*Records for this exercise:*
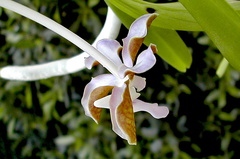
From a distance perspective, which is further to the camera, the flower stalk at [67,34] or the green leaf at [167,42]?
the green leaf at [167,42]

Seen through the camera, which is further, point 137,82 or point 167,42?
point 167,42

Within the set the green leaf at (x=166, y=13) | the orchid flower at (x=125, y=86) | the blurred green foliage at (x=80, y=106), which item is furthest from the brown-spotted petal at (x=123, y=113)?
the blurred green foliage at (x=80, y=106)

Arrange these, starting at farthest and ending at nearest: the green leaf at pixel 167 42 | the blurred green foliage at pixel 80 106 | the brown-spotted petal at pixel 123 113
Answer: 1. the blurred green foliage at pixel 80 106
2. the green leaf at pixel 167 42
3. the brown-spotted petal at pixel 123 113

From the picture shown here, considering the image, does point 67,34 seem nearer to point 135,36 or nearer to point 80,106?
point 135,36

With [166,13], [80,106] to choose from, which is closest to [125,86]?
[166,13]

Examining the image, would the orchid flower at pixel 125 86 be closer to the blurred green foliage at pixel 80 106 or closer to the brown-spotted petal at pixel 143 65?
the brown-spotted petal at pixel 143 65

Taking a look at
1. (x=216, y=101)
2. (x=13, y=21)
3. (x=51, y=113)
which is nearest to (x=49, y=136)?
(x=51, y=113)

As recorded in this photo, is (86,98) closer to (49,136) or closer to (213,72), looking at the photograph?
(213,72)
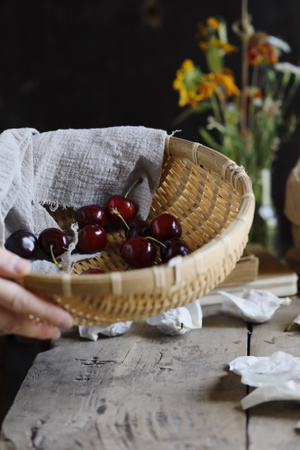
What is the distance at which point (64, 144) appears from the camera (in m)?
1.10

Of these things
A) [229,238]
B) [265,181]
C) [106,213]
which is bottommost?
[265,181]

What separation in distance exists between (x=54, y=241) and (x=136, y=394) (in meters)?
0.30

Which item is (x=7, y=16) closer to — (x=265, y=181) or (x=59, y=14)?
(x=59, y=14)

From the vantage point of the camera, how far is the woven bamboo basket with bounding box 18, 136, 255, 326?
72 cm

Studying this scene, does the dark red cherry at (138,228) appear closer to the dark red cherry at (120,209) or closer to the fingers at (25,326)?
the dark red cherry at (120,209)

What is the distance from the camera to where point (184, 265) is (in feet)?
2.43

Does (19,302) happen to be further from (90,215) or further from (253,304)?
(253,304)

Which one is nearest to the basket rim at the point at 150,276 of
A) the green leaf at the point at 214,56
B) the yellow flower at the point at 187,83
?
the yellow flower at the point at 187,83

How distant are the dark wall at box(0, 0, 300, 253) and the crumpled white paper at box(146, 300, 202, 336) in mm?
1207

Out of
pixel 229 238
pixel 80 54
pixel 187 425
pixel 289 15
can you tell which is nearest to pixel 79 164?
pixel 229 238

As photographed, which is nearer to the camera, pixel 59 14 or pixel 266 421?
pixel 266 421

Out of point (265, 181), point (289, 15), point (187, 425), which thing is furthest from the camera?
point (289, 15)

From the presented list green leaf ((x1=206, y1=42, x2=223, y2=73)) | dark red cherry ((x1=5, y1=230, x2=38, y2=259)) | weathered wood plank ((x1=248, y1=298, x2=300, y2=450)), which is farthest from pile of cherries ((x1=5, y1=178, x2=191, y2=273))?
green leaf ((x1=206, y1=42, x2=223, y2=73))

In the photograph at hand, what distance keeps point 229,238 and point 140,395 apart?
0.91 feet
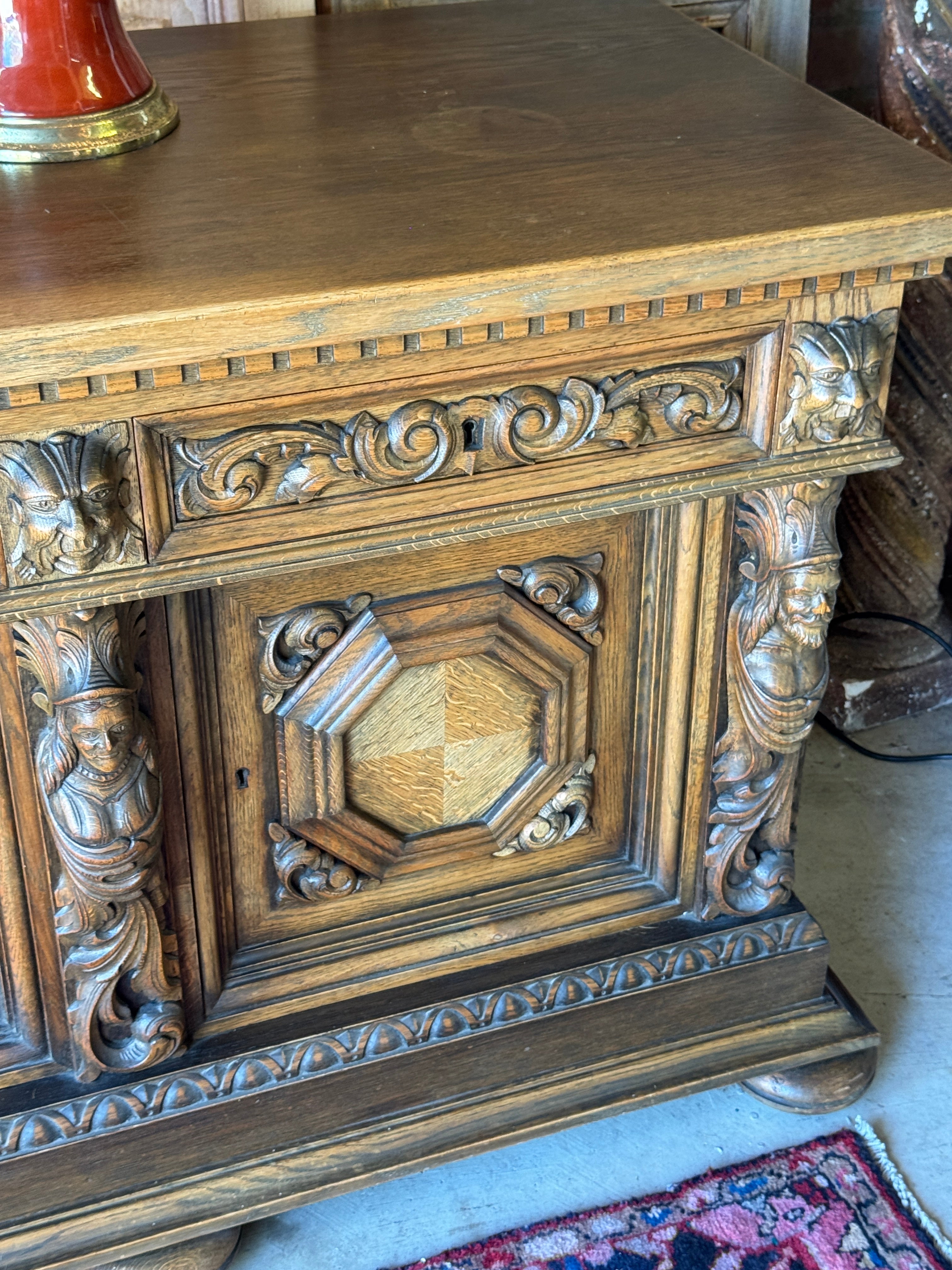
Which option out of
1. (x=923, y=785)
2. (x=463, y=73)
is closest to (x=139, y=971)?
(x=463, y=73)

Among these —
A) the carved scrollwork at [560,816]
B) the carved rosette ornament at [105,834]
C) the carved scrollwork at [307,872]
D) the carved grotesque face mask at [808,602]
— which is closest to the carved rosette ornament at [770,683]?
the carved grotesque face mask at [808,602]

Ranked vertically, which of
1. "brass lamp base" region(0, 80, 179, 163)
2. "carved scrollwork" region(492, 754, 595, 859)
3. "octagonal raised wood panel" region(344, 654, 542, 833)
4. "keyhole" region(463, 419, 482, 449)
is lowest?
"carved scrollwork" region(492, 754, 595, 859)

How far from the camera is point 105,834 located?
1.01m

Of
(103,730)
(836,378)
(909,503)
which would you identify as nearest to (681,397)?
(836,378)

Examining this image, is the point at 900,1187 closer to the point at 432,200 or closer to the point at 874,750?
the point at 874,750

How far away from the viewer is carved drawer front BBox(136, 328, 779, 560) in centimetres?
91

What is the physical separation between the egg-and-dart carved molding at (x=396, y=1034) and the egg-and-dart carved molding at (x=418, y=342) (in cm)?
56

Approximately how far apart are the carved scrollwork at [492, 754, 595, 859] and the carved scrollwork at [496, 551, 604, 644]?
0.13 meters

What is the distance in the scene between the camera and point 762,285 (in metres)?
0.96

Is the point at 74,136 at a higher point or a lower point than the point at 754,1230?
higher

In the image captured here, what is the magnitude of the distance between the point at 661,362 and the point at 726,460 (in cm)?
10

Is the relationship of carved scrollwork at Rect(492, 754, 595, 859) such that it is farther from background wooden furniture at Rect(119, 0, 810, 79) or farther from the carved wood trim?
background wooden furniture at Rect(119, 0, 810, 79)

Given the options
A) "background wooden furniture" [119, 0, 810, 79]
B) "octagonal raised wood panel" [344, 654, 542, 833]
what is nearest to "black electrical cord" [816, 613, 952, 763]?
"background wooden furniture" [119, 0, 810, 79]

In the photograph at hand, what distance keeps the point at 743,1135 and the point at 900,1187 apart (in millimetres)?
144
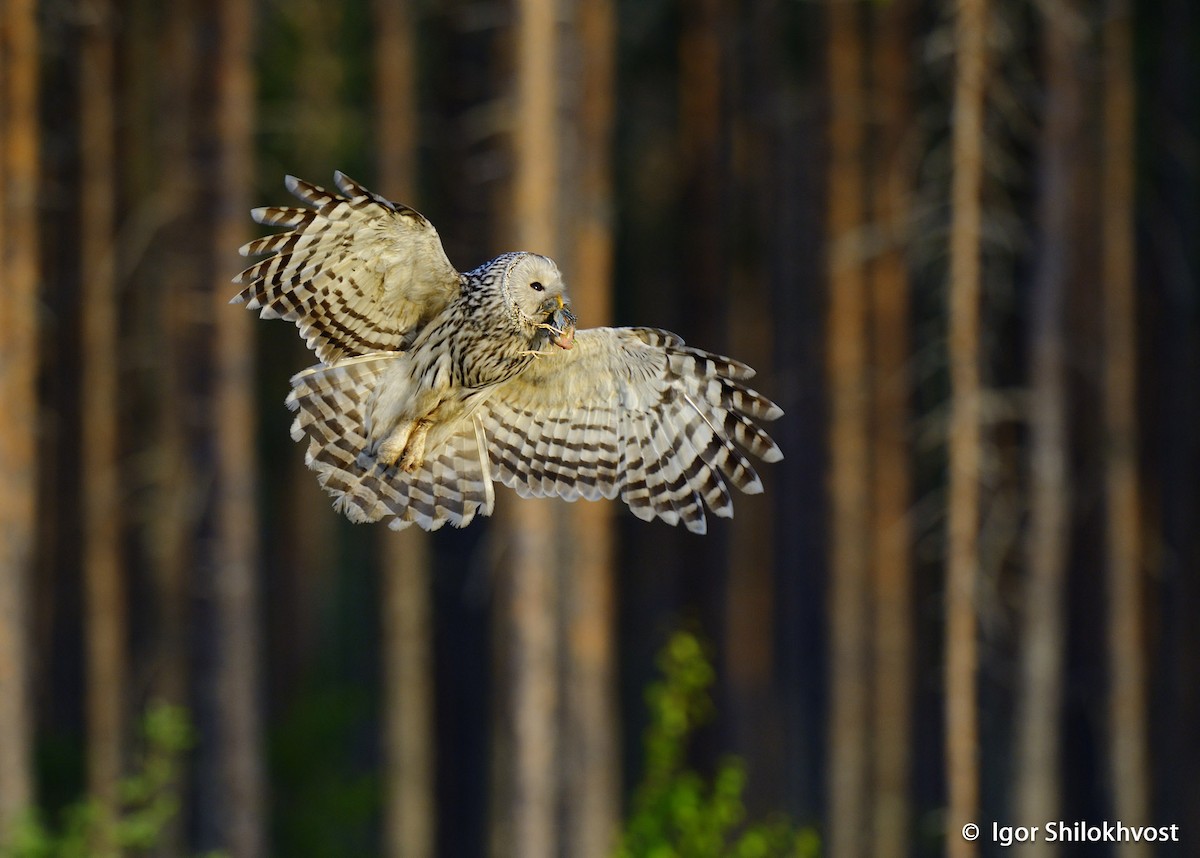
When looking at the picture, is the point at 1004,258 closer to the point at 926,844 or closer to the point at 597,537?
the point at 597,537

--

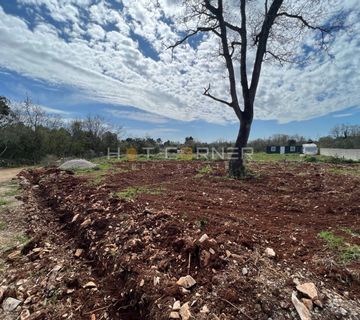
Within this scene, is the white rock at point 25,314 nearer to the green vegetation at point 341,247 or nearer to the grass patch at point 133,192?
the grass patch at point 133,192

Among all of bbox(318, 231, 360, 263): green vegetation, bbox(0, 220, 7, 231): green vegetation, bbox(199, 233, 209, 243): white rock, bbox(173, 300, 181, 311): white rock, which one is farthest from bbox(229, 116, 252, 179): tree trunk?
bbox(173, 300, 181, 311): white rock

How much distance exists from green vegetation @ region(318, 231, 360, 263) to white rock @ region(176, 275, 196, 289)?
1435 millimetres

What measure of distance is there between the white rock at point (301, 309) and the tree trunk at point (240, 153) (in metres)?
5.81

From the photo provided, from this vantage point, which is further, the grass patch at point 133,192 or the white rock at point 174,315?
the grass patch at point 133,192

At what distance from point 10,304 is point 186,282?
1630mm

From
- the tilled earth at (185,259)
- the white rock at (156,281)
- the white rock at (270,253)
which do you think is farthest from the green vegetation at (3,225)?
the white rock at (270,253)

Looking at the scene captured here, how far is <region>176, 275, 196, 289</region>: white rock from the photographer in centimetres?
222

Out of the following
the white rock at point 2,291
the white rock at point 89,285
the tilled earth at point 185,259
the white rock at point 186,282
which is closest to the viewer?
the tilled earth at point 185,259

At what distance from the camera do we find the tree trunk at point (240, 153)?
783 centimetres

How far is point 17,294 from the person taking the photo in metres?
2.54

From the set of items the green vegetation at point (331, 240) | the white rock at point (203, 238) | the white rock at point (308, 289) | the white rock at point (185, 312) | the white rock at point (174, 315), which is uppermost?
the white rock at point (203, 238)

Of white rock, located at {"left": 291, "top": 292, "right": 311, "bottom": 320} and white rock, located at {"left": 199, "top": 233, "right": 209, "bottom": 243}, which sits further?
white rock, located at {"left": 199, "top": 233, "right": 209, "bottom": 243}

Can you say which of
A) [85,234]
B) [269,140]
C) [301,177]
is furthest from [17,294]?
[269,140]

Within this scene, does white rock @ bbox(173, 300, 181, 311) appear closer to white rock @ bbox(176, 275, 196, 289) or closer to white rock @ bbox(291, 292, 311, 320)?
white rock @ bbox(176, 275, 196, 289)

---

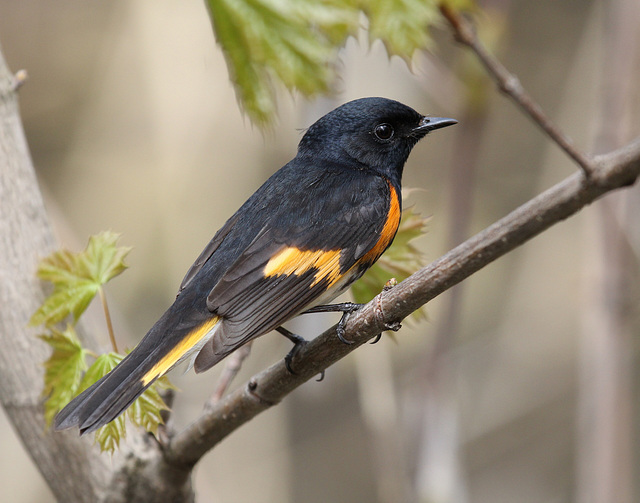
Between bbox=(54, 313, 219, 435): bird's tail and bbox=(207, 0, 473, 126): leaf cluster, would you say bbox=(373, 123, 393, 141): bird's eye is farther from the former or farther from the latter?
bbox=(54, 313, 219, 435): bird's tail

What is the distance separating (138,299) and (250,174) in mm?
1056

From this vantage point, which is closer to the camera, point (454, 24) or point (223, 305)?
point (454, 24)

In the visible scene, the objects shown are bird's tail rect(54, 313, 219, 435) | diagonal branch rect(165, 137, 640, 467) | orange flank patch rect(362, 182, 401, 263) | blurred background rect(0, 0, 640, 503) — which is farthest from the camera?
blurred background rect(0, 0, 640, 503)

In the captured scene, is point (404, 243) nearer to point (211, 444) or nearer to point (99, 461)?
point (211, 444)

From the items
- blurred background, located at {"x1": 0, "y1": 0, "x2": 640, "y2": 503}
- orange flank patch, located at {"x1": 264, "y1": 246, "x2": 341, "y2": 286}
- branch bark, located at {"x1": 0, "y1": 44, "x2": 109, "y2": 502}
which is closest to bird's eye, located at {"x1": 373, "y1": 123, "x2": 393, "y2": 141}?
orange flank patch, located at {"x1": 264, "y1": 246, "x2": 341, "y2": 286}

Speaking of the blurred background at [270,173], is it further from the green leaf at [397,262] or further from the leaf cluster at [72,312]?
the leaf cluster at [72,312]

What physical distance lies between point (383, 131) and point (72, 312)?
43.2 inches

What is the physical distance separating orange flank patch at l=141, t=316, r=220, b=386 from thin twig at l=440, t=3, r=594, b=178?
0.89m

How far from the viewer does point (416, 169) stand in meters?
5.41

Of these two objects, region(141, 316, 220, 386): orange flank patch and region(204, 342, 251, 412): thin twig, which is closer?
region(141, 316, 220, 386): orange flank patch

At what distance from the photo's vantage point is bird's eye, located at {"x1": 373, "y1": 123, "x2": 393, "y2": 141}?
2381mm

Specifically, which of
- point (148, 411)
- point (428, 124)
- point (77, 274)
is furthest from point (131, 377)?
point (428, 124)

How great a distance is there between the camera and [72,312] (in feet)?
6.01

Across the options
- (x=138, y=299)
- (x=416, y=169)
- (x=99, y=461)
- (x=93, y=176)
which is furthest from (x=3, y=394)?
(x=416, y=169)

*Given problem:*
Locate every line in the material above that contains the word "face", and copy each such line in full.

*Task output:*
D) the carved grotesque face mask at [808,602]
the carved grotesque face mask at [808,602]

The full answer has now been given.